The primary objective of this research project was the creation of a genetic linkage map for Citrus on which the markers correspond to known sequences from genes. Secondarily, tools were developed to support accomplishment of this primary goal. Prior to this study, there was no relatively dense and publicly available gene-specific map of Citrus. Similar well-populated maps will be useful for efforts such as QTL analysis (Flint and Mott, 2001) and the gene specific nature of these maps can help map based cloning and whole-genome sequencing efforts.

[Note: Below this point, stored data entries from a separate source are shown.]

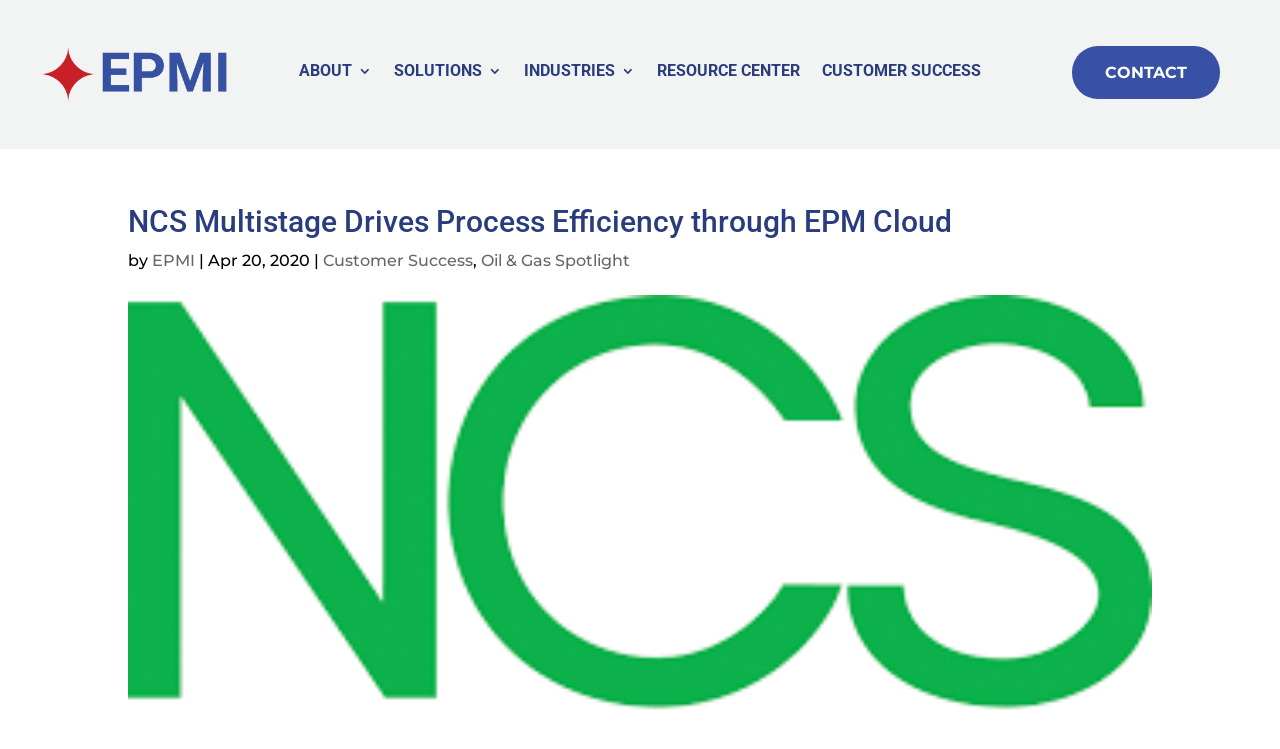

--- FILE ---
content_type: text/css
request_url: https://epmi.com/wp-content/et-cache/165/et-divi-dynamic-tb-5035-tb-5037-165-late.css?ver=1764935646
body_size: -221
content:
@font-face{font-family:ETmodules;font-display:block;src:url(//epmi.com/wp-content/themes/Divi/core/admin/fonts/modules/social/modules.eot);src:url(//epmi.com/wp-content/themes/Divi/core/admin/fonts/modules/social/modules.eot?#iefix) format("embedded-opentype"),url(//epmi.com/wp-content/themes/Divi/core/admin/fonts/modules/social/modules.woff) format("woff"),url(//epmi.com/wp-content/themes/Divi/core/admin/fonts/modules/social/modules.ttf) format("truetype"),url(//epmi.com/wp-content/themes/Divi/core/admin/fonts/modules/social/modules.svg#ETmodules) format("svg");font-weight:400;font-style:normal}

--- FILE ---
content_type: text/css
request_url: https://epmi.com/wp-content/et-cache/165/et-divi-dynamic-tb-5035-tb-5037-165-late.css
body_size: -256
content:
@font-face{font-family:ETmodules;font-display:block;src:url(//epmi.com/wp-content/themes/Divi/core/admin/fonts/modules/social/modules.eot);src:url(//epmi.com/wp-content/themes/Divi/core/admin/fonts/modules/social/modules.eot?#iefix) format("embedded-opentype"),url(//epmi.com/wp-content/themes/Divi/core/admin/fonts/modules/social/modules.woff) format("woff"),url(//epmi.com/wp-content/themes/Divi/core/admin/fonts/modules/social/modules.ttf) format("truetype"),url(//epmi.com/wp-content/themes/Divi/core/admin/fonts/modules/social/modules.svg#ETmodules) format("svg");font-weight:400;font-style:normal}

Molecular linkage maps are the standard roadmap used in genetic studies, and have been developed for many commercially important organisms such as tomato and potato, pig, cow, and sheep (Tanksley et al., 1992; Rohrer et al. 1996; Kappes et al. 1997; Groenen et al. 2000). Further, studies of taxonomy, evolution, and systematics are greatly aided by such maps (Whitkus et al., 1994) because gene ordering is typically well preserved within- and even across- genera and this provides for comparisons at a larger scale of examination than at the basepair-sequence level.